O bom desempenho de Moisés em plena de crise não significa que os negócios no polo de confecções foram fáceis nos últimos. Fredi Maia, presidente do Núcleo Gestor do Polo de Confecções de Pernambuco, conta que o pior ano foi 2017, quando a produção de peças na região ficou em apenas 470 milhões, uma queda de mais de 21% em relação a dois anos antes, quando o montante confeccionado foi de 600 milhões de peças.

No ano passado, houve uma ligeira recuperação em relação a 2017 e o montante de peças produzidas ficou em 500 milhões, alta de 6,4%. O crescimento sinaliza que o pior já passou, mas fica abaixo de 2015 em 100 milhões de peças. Com preço médio de R$ 11 por peça, a estimativa é de que o polo faturou R$ 5,5 bilhões em 2018.

SECA

Não bastasse a recessão econômica nacional, o Agreste de Pernambuco foi atingido pela maior seca dos últimos 100 anos, que ainda se arrasta desde 2012. A região pernambucana representa quase 18% da produção de jeans do País. Os custos das empresas do ramo no processo de lavagem do jeans – no qual as marcas agregam valor ao seu produto – dispararam pela necessidade de comprar água e fazer investimentos em poços particulares. A maioria das empresas não conseguiu repassar esse aumento ao consumidor.

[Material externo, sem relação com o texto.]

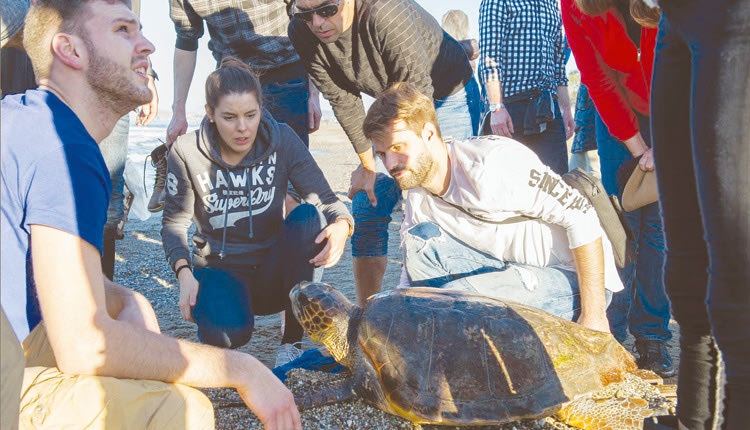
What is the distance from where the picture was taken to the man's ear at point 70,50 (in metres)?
1.46

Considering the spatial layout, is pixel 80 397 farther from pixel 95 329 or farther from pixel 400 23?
pixel 400 23

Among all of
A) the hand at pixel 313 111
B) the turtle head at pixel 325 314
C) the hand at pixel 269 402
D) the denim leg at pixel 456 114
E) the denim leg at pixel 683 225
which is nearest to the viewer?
the denim leg at pixel 683 225

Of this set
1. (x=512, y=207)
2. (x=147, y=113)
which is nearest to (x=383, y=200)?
(x=512, y=207)

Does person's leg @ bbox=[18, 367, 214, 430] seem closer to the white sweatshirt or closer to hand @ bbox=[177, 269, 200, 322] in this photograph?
hand @ bbox=[177, 269, 200, 322]

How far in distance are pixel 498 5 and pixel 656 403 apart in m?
2.49

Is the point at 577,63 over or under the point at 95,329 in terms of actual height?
over

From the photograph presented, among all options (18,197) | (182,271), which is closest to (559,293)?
(182,271)

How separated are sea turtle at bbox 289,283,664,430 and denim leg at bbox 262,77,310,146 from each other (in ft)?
5.36

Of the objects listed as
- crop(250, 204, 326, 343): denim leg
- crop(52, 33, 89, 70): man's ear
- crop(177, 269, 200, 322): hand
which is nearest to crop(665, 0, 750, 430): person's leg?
crop(52, 33, 89, 70): man's ear

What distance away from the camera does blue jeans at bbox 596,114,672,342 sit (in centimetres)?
256

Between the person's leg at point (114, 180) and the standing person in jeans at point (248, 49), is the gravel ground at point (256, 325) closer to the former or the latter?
the person's leg at point (114, 180)

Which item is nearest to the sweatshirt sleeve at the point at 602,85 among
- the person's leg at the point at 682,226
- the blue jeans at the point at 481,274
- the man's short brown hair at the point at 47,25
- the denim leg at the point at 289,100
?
the blue jeans at the point at 481,274

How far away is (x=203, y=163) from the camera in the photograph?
2.58 meters

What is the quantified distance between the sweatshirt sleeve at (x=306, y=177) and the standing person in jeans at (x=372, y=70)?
0.30 m
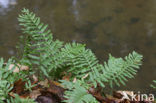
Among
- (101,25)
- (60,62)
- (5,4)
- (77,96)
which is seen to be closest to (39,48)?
(60,62)

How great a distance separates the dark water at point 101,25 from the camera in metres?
4.12

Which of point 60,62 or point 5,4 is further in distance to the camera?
point 5,4

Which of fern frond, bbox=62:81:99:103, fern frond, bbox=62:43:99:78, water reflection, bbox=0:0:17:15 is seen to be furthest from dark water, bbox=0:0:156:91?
fern frond, bbox=62:81:99:103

Em paralelo, os consumidores da região tiveram perdas com suas lavouras e viram seu poder aquisitivo despencar, explica Maia. O saldo de tudo isso foi uma queda de 20% no emprego formal na região.

Buscar soluções rápidas em um ambiente de demanda restrita foi fundamental para o empresário Manoel Caciano Barros Filho, 48 anos. Casado e com uma filha de quatro anos, ele estava com uma viagem para o exterior agendada com a família, quando veio a crise e o plano teve que ser abortado. “Já tínhamos até tirado o passaporte.”

Mas essa não foi a única prova do poder de reação do empreendedor. Comerciante de produtos de cama, mesa e banho há oito anos, ele sempre trabalhava com folga de capital de giro próprio até 2015. Em 2016, as vendas chegaram a cair 40%, os custos subiram, as margens de lucro despencaram e ele ficou descapitalizado para poder comprar percal, tecido usado para fazer lençóis e fronhas.

Pelo boca a boca, Barros Filho conheceu o Ceape e, quase imediatamente buscou informações. Agora, sempre que precisa comprar mercadoria, tira empréstimos de R$ 15 ou R$ 16 mil no Ceape. Não fosse isso, diz, poderia ter perdido clientes. “O microcrédito me ajudou a manter o negócio. Fiquei sem grana para fazer o giro e manter o meu estoque. Sem esse recurso, eu não teria a mercadoria e os clientes que restaram iriam comprar em outro lugar”, conta.